Site icon Brookston Beer Bulletin

Beer In Ads #2947: Hurra! Bier!

Thursday’s ad is for Hurra! Bier!, from 1937. From the late 1800s until the 1960s, poster art really came into its own, and in a lot of really cool posters, many of them for breweries, were produced. This was not part of the series of posters promoting beer by the German Brewers Association, the Swiss Brewery Association, and others, in the mid-20th century, but it seems to be in the same spirit of promoting beer generally. Many websites attribute it to French painter and lithographer Théodore Géricault, but he died in 1824, so it seems unlikely he created it nearly 100 years before the beer poster’s heyday, so it must have been someone else. The language appears to be German, so it likely wasn’t done in Géricault’s native country. It appears to have been made in Vienna, Austria by printmaker Paul Gerin, at least that appears on at least one copy of the print I found online. The small logo that’s visible above her left shoulder is for Gallery Otto, an Austrian art gallery that was founded in 1934, so the date at least makes sense. But there’s still no credible information about the artist who created the poster, which is a shame.
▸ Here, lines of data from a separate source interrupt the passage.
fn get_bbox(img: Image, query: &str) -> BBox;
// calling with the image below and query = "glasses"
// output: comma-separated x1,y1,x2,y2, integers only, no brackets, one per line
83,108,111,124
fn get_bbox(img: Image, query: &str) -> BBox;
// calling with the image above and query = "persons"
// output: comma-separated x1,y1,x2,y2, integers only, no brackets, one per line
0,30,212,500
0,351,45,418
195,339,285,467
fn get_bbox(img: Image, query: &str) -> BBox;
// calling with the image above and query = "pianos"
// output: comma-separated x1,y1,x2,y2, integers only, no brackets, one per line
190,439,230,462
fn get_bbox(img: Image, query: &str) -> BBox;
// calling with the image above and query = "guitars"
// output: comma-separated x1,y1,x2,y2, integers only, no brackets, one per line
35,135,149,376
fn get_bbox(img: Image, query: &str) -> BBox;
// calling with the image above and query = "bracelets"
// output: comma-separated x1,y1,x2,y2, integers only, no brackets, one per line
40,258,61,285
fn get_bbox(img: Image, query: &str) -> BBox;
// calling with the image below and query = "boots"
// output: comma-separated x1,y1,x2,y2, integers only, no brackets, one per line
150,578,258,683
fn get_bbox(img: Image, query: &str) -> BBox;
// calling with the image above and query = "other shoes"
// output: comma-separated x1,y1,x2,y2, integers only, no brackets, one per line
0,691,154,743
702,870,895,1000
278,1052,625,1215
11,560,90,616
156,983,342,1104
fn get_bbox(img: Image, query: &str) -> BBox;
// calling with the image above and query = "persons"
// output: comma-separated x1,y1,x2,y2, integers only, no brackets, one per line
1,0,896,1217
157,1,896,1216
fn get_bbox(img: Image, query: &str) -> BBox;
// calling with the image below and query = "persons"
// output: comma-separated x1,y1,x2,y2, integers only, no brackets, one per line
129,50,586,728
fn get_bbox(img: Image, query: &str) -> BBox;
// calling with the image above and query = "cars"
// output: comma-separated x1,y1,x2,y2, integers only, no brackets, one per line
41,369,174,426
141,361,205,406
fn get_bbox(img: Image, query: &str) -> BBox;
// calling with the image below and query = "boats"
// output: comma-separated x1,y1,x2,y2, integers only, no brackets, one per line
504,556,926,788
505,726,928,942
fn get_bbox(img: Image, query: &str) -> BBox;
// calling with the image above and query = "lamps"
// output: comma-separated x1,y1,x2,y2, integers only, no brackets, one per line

Because I couldn’t leave it there, I did finally discover that the original may have first appeared in the September 1937 issue of an Austrian magazine. The scan below is from that magazine, called simply “Wiener Magazine” (Viennese Magazine) which I found at ANNO – Newspapers Online, described as “Historic Austrian newspapers and magazines online.” It appears to have been on page 100, which seems to be the back page of the magazine. Sadly, there’s still no information about the artist, but there is some satisfaction in possibly having found the origin of the art.